Article rédigé par Elodie Suigo
Radio France
Publié Mis à jour
Temps de lecture : 5min
Isabelle Autissier présente lors de la 47e édition du "Livre sur la place" à Nancy le 14 septembre 2025. (ALEXANDRE MARCHI / MAXPPP)
Isabelle Autissier présente lors de la 47e édition du "Livre sur la place" à Nancy le 14 septembre 2025. (ALEXANDRE MARCHI / MAXPPP)

Le nom d'Isabelle Autissier nous transporte presque automatiquement sur un voilier au large de la mer ou a minima au bord de l'eau, le visage rivé vers le grand large. La navigatrice est la première femme à avoir fait le tour du monde en solitaire, il y a un peu plus de 30 ans. Personne n'a oublié ces moments magiques. Aujourd'hui, Isabelle Autissier défend cette zone bleue, vitale et essentielle pour notre planète, mais qui s'abîme inexorablement depuis des années parce que les hommes n'en prennent pas soin. Elle publie, le 10 septembre, avec la dessinatrice et ancienne championne d'aviron Zelba, la bande dessinée Une bouteille à la mer, aux éditions Futuropolis. Un livre qui raconte à quel point il est important de redoubler d'efforts pour sauver les océans, et à quel point rien n'est perdu si chacun s'engage à préserver ce bien précieux.
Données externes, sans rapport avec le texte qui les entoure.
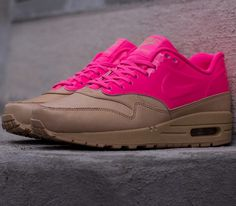 Nike WMNS Air Max 1 VT QS – Vacchetta Tan / Pink Flash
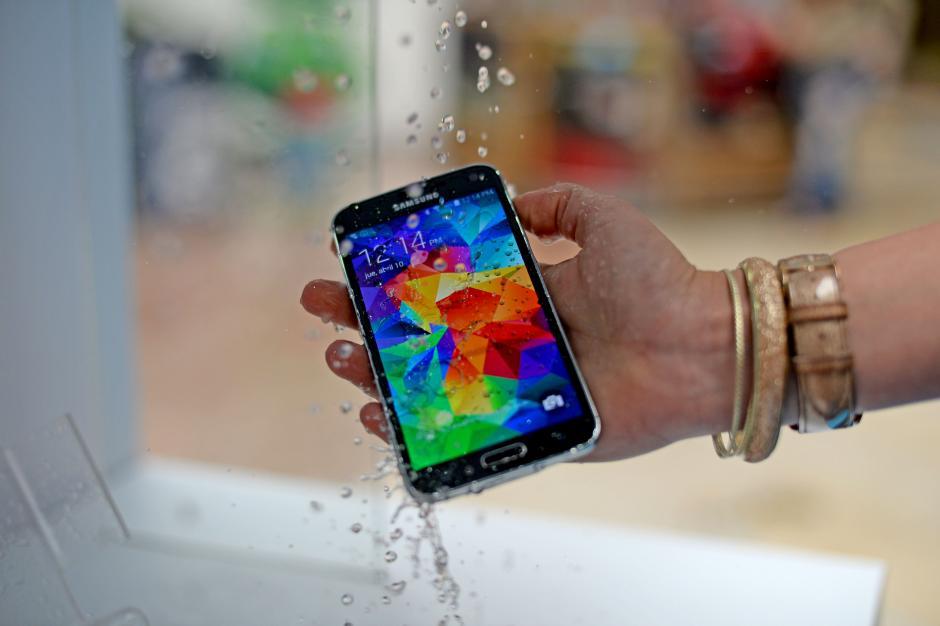 El nuevo Galaxy S5 puede soportar un accidente con agua. (Foto: Esteban Biba/Soy502)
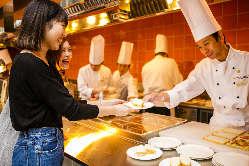 シェフが目の前で調理するオープンキッチンならではのサービス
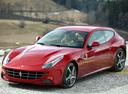 Фото авто Ferrari FF 1 поколение, ракурс: 45 цвет: красный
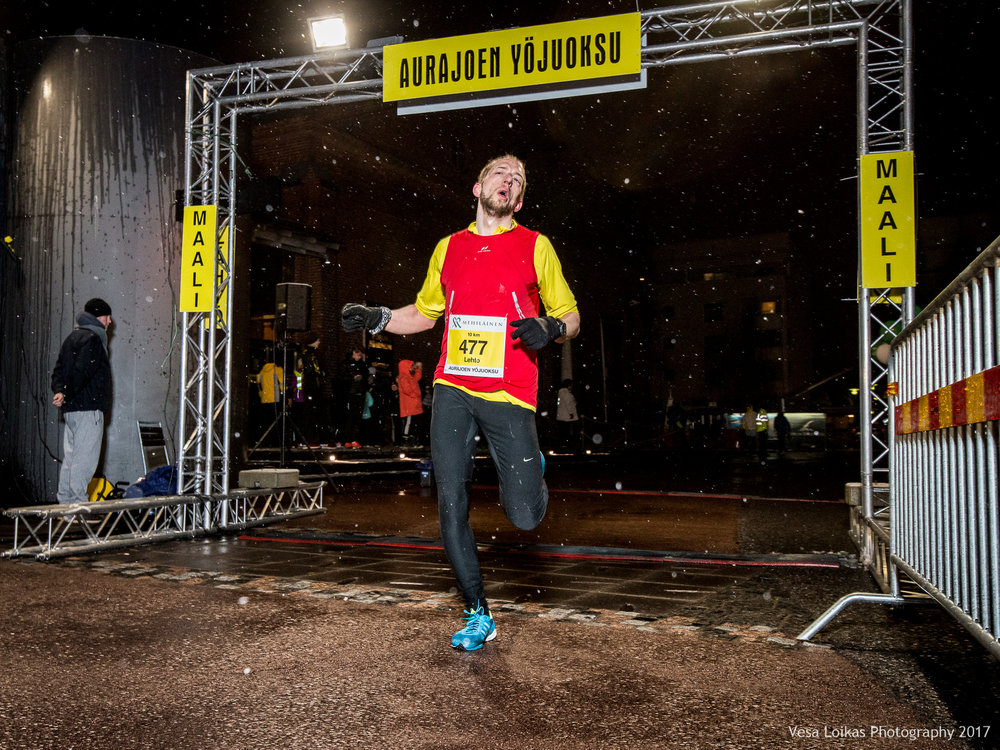 031_Aurajoen_Yojuoksu-2017_FINISH_photo_VESA_LOIKAS_PHOTOGRAPHY.jpg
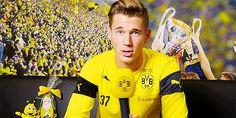 BVB Borussia Dortmund - Interview mit Erik Durm, Weihnachts im Dortmund #erikdurm #durm #37 #mannschaft #deutschland #fußball #futbol #cute #boys #germanyboys #germany #bvb #echteliebe #weihnachts
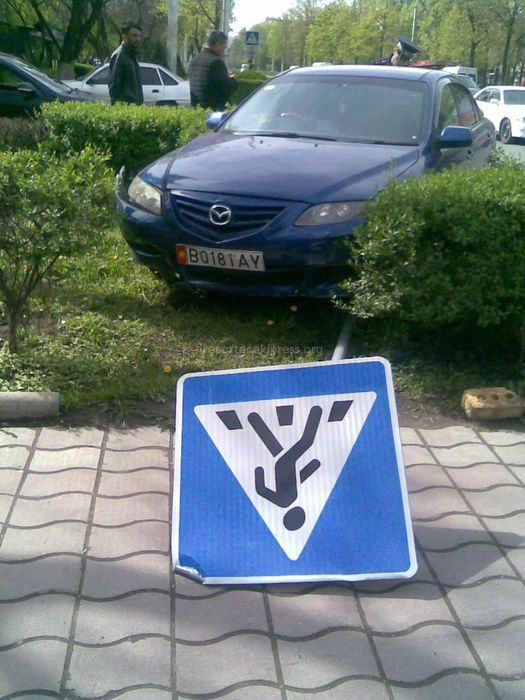 В Бишкеке на Айтматова-Айни машина сбила дорожный знак (фото)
franceinfo : Cela fait 40 ans, que vous nous alertez Isabelle Autissier sur l'état des océans. Certains disent que vous faites des vagues pour attirer notre attention. Est-ce qu'après 40 ans vous gardez encore espoir ?

Isabelle Autissier : Oui, parce qu'il faut garder espoir, sinon on se tire une balle et je n'en ai pas envie. Dès le début je me suis dit ce n'est pas un combat qu'on gagne ou qu'on perd, c'est une bataille permanente et on avance. De temps en temps, malheureusement, on recule. Il faut s'accrocher parce que le jeu en vaut grandement la chandelle. La vie est venue de l'océan et s'il n'y a plus d'océans vivants, il n'y a plus de terre vivante et il n'y a plus d'humains sur la terre. Donc c'est quand même un bel enjeu.

Dans "Une bouteille à la mer", il y a une sorte de rythmique, on se demande à quel moment cette bouteille va arrêter de dériver et à quel moment elle va s'échouer une bonne fois pour toutes dans les mains de celles et ceux qui peuvent encore faire des choses. C’est-à-dire, nous tous.

C'est la bande dessinée elle-même qui est cette bouteille à la mer et tous les gens qui vont lire cette BD vont pouvoir s'en saisir. Donc saisissez-vous de la bouteille et puis allez y rentrer dans la danse, rentrer dans le combat. Les choses ne changent pas parce qu'il y a trois personnes géniales qui trouvent une bonne idée.

"Les choses changent parce qu'à un moment donné, les comportements changent, les points de vue changent et c'est comme ça que cela avance."

Isabelle Autissier

franceinfo

Dès le départ, lorsque l'on ouvre cet ouvrage, vous nous parlez de l'eau, vous nous dites qu'on n'est pas propriétaires de cette eau qui nous fournit de l'oxygène par les planctons nécessaires au maintien de la vie sur Terre. C'est important de repréciser les choses ?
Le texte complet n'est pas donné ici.